WLVPN is a white-label VPN service that provides infrastructure for other companies to resell under their own brand. The ownership chain:

  • Highwinds Network Group (Florida) created IPVanish and operated WLVPN.
  • StackPath acquired Highwinds in 2017, gaining IPVanish, StrongVPN, and WLVPN.
  • j2 Global (now Ziff Davis, NYSE: ZD) acquired IPVanish/StrongVPN/Encrypt.me from StackPath in 2019 via its NetProtect division.
  • StackPath liquidated in 2024. Ziff Davis/NetProtect fully absorbed remaining VPN assets.

WLVPN's infrastructure powers VPN services for 100+ businesses including StrongVPN, OverPlay VPN, Encrypt.me, and VPNhub (Pornhub's VPN). Ziff Davis also owns IGN, PCMag, Mashable, and other tech media properties that review VPN products.

Source: Wikipedia: IPVanish; VPNpro: 105 VPNs, 24 companies; Top10VPN: NetProtect acquisitions

Free VPN Cluster: Chinese Military-Linked Ownership

Five free VPN apps in our dataset (PotatoVPN, X-VPN, ThunderVPN, TurboVPN, UrbanVPN) share infrastructure heavily concentrated on OVH and Scaleway (French hosting). The ownership chain for the largest of these traces to Chinese state-affiliated entities:

  • TurboVPN is developed by Innovative Connecting Pte. Ltd. (Singapore). Director: Danian "Danny" Chen, a Chinese national listed among Forbes' most influential young Chinese leaders and the 400 richest Chinese. Chen is founder/CEO of Linksure, which is the shareholder of Innovative Connecting.
  • Innovative Connecting's corporate shareholder is Lemon Seed Technology Ltd. (Cayman Islands).
  • Chinese cybersecurity firm Qihoo 360 disclosed in a 2019 annual report that it acquired Lemon Seed and two related companies (Lemon Clove, Autumn Breeze). In 2020, the US Commerce Department sanctioned Qihoo 360 on national security grounds. In 2022, the US Department of Defense added Qihoo 360 to its list of "Chinese military companies" operating in the US. Qihoo 360's customers have included China's People's Liberation Army and at least eight Chinese government ministries (per state-run China Daily, 2015).
  • The same corporate directors appear across Innovative Connecting (TurboVPN), Autumn Breeze (Snap VPN), and Lemon Clove (VPN Robot). Recent filings (March 2025) list Chen Ningyi -- identified as a former Qihoo 360 general manager -- as director of all four entities.
  • X-VPN is operated by Free Connected Ltd. (Hong Kong).

These apps have been downloaded over 86 million times across iOS and Android. A Top10VPN investigation documented the secretive Chinese ownership structure.

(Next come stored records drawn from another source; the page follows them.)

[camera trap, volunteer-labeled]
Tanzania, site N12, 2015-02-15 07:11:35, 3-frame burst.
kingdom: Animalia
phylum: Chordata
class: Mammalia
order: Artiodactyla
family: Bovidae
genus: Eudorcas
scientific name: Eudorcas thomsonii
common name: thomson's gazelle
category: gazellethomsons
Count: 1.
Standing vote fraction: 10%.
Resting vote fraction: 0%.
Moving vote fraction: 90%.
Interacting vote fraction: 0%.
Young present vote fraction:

A separate Comparitech investigation traced China and Russia-linked VPNs on major app stores.

Source: Top10VPN: Chinese ownership investigation; Security Affairs: Chinese VPN companies; Malwarebytes: Chinese military-linked VPNs

The Takeaway

At the infrastructure level, most commercial VPN services are not independent of each other. Brand competition happens at the marketing layer -- different names, different privacy policies, different jurisdictional claims. At the network layer, traffic from dozens of "competing" providers converges on the same hosting companies, in the same datacenter buildings, in the same cities. The data does not show that this infrastructure is compromised. It shows that the diversity VPN users believe they are purchasing largely does not exist below the application layer.

Ongoing Investigation

This document will be updated as research continues. The X4BNet VPN IP database tracks 10,793 CIDR ranges across VPN providers (auto-updated via GitHub Actions) and may be incorporated in future analysis.